Databases are, by their very nature, nice and tidy. But not all data is so cooperative. Data Scientists frequently work with unstructured data—information that doesn’t fit neatly into tables, such as audio and video, customer feedback replies, or social media posts. Because they’re not numerical or streamlined, finding ways to make this data usable can be a challenge—one that falls squarely on the Data Scientist’s shoulders.
Analyzing and modeling data
Python, R, Hadoop, and Spark, among other analytical tools, help Data Scientists to quantify and analyze data sets using statistical methods, run tests, and create models that can be used across a wide range of applications, from finance to e-commerce to natural resources. Ultimately, the goal is to generate models that can derive new insights from data and predict unknowns.
The skills Data Scientists need to accomplish these tasks are as varied as the tasks themselves, but as a general rule, data wrangling, data exploration, analysis, and modeling lean heavily on a foundation of math and programming. This is also where data science–specific skills like machine learning and deep learning come into play.

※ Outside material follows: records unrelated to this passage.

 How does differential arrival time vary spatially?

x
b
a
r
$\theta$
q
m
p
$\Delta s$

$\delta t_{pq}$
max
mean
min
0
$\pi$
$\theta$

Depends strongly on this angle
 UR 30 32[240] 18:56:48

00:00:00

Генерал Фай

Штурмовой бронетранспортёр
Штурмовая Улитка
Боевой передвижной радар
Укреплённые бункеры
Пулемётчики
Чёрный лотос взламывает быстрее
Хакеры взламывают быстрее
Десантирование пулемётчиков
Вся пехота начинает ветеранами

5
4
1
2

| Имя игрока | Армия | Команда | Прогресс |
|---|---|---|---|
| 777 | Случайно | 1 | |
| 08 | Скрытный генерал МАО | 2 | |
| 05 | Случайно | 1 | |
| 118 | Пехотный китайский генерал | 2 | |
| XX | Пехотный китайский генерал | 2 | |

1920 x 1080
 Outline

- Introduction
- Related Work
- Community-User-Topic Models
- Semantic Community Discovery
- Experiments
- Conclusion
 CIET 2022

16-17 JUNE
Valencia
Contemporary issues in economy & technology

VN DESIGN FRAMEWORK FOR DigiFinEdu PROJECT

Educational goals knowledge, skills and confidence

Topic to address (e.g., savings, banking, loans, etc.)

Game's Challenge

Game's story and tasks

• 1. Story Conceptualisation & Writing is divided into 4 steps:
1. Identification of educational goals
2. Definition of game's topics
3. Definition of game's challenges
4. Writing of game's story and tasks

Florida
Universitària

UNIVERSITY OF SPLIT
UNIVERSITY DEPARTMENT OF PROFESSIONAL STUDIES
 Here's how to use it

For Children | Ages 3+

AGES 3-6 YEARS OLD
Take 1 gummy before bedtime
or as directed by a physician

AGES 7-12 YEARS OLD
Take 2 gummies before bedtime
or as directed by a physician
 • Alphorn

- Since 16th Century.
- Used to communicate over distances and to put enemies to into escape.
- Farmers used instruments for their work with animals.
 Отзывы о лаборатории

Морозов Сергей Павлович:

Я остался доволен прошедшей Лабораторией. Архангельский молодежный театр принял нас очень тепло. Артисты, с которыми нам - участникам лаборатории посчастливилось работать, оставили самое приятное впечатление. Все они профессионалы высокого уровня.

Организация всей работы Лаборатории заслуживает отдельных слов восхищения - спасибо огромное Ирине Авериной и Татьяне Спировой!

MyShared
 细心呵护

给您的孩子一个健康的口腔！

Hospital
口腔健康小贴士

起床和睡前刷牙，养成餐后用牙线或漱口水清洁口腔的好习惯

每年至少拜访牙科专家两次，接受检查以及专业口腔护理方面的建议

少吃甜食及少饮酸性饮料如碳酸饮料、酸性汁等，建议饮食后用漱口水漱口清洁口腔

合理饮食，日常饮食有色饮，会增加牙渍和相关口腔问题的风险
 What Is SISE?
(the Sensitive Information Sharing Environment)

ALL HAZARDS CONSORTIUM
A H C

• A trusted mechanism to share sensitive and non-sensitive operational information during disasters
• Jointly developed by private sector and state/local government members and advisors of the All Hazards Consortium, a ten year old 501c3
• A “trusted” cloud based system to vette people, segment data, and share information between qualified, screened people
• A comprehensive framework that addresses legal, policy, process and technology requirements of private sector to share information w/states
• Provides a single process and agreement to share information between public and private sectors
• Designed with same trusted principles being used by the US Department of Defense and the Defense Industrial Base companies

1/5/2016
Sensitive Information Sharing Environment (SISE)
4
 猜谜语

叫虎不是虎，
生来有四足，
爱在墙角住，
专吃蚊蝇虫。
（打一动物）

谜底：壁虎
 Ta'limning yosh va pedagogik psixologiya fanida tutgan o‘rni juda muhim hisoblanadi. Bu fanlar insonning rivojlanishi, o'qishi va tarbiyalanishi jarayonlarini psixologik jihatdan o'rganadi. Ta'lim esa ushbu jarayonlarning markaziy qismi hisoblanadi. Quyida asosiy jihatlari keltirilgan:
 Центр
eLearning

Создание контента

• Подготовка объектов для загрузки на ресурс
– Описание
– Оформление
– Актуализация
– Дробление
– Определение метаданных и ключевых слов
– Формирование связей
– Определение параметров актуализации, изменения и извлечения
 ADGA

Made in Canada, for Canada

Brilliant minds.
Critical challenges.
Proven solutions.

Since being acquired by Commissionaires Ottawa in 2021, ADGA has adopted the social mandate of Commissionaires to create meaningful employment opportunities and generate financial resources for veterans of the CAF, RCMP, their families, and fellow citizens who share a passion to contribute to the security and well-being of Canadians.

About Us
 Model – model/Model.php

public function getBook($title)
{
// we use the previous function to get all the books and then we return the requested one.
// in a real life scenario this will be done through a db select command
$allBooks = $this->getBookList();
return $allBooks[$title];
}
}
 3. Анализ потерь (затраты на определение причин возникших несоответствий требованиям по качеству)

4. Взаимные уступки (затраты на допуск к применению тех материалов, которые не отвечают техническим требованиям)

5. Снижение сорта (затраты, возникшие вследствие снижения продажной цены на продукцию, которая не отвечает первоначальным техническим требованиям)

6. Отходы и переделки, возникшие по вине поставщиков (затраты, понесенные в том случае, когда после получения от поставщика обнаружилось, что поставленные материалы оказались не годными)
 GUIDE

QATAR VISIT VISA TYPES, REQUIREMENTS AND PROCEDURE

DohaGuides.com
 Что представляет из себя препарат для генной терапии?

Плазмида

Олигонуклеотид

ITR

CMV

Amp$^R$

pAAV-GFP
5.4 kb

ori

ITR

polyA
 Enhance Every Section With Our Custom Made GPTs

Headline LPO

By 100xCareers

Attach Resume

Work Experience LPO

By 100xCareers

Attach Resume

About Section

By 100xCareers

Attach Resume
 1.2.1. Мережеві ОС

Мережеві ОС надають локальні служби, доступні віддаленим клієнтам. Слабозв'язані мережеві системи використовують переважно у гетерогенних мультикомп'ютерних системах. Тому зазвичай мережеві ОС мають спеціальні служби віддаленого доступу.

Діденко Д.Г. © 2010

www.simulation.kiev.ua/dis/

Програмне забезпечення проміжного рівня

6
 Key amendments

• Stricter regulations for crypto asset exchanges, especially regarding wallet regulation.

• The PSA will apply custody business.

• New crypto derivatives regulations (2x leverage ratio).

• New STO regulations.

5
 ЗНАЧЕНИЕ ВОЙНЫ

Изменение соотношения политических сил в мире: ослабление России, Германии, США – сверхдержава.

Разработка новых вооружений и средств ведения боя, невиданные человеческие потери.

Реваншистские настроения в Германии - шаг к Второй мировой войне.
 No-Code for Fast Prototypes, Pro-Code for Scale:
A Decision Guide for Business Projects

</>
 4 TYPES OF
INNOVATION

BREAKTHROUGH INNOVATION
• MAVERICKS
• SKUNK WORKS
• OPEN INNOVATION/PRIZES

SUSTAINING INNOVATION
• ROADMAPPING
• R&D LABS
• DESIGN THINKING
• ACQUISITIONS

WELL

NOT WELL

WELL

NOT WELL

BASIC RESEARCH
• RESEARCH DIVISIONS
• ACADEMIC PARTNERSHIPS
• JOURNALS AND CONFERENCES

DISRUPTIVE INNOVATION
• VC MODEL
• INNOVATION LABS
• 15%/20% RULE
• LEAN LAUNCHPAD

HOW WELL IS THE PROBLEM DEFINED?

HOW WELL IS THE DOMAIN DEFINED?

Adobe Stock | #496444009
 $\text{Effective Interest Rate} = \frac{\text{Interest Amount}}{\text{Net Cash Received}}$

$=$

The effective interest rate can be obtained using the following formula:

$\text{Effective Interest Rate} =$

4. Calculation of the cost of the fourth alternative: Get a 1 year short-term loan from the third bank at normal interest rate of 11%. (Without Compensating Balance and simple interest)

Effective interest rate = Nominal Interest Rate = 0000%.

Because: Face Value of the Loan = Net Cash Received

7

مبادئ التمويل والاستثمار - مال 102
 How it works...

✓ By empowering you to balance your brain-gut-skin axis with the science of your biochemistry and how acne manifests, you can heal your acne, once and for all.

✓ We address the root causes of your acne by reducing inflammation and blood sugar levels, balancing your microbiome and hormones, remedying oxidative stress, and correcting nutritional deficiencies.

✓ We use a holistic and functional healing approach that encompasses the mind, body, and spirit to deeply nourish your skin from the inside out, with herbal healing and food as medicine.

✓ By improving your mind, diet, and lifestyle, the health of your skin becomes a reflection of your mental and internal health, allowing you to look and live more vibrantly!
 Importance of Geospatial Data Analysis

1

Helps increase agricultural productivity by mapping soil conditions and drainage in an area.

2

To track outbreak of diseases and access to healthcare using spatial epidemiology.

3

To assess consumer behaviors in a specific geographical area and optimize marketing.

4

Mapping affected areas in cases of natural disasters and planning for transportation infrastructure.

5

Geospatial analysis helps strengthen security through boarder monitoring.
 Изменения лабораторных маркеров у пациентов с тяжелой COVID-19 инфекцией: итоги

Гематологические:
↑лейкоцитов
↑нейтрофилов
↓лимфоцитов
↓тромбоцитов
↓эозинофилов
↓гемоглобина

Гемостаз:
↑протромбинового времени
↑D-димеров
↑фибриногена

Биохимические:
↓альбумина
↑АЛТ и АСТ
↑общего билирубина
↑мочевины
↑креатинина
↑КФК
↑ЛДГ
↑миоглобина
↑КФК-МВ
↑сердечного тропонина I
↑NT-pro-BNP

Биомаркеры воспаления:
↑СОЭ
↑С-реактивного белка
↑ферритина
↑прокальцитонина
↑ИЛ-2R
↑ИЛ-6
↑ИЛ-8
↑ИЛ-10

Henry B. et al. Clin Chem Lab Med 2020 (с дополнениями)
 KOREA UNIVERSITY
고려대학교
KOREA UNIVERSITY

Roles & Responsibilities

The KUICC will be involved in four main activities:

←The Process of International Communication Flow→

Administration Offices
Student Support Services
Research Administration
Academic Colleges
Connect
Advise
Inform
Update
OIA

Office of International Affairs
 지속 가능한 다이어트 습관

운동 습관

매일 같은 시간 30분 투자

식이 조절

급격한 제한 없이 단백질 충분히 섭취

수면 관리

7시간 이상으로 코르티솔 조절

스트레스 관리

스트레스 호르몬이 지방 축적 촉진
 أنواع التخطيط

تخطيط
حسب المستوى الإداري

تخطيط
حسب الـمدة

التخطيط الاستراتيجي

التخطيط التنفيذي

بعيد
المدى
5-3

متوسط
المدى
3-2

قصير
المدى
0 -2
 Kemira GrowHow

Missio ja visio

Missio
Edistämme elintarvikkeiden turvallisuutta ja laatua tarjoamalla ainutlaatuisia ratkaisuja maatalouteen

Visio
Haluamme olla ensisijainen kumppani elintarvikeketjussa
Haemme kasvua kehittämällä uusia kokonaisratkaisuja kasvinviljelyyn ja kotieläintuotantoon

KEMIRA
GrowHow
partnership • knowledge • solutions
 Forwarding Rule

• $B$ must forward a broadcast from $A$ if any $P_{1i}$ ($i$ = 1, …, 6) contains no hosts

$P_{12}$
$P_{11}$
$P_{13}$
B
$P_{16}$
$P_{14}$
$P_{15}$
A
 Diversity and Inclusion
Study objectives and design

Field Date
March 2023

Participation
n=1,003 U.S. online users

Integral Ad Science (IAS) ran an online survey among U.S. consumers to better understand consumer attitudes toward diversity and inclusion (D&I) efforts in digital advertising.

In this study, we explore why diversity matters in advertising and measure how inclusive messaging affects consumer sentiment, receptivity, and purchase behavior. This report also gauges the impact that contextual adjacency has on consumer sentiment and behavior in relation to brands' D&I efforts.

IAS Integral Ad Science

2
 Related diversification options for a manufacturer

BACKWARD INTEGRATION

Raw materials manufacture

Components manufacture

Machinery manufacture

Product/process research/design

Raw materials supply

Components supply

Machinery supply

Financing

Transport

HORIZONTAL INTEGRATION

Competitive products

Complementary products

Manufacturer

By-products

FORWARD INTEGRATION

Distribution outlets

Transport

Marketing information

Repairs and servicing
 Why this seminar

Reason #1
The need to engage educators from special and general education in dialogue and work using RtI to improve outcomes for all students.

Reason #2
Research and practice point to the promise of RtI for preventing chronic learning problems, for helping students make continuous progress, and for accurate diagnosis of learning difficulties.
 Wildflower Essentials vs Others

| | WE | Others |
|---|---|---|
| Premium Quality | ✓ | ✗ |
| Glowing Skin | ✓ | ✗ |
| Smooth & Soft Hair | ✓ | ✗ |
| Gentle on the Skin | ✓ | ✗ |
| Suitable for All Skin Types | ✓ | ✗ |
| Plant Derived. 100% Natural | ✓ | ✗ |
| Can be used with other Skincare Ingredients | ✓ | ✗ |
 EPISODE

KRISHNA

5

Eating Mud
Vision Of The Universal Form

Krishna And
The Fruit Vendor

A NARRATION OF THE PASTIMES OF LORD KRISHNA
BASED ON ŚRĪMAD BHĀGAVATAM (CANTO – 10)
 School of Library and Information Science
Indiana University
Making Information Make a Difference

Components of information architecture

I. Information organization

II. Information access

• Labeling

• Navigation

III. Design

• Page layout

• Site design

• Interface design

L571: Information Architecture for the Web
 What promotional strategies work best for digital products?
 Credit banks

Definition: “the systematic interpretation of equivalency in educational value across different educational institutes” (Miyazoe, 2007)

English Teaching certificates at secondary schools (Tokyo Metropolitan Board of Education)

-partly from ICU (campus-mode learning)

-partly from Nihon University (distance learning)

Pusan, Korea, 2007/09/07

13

Visualizing and presenting data
Converting data from tables into charts and graphs—or even dashboards, which allow non-analysts to retrieve information in a more intuitive way—is an art unto itself. There are a range of tools Data Scientists use to accomplish this, including Tableau, PowerBI, Plotly, Bokeh, and Matplotlib, among others, each with its own strengths. It’s worth noting that software can’t tell you what type of visualization is most appropriate to highlight your findings—so a good understanding of the ways in which data can be visualized is a necessary first step.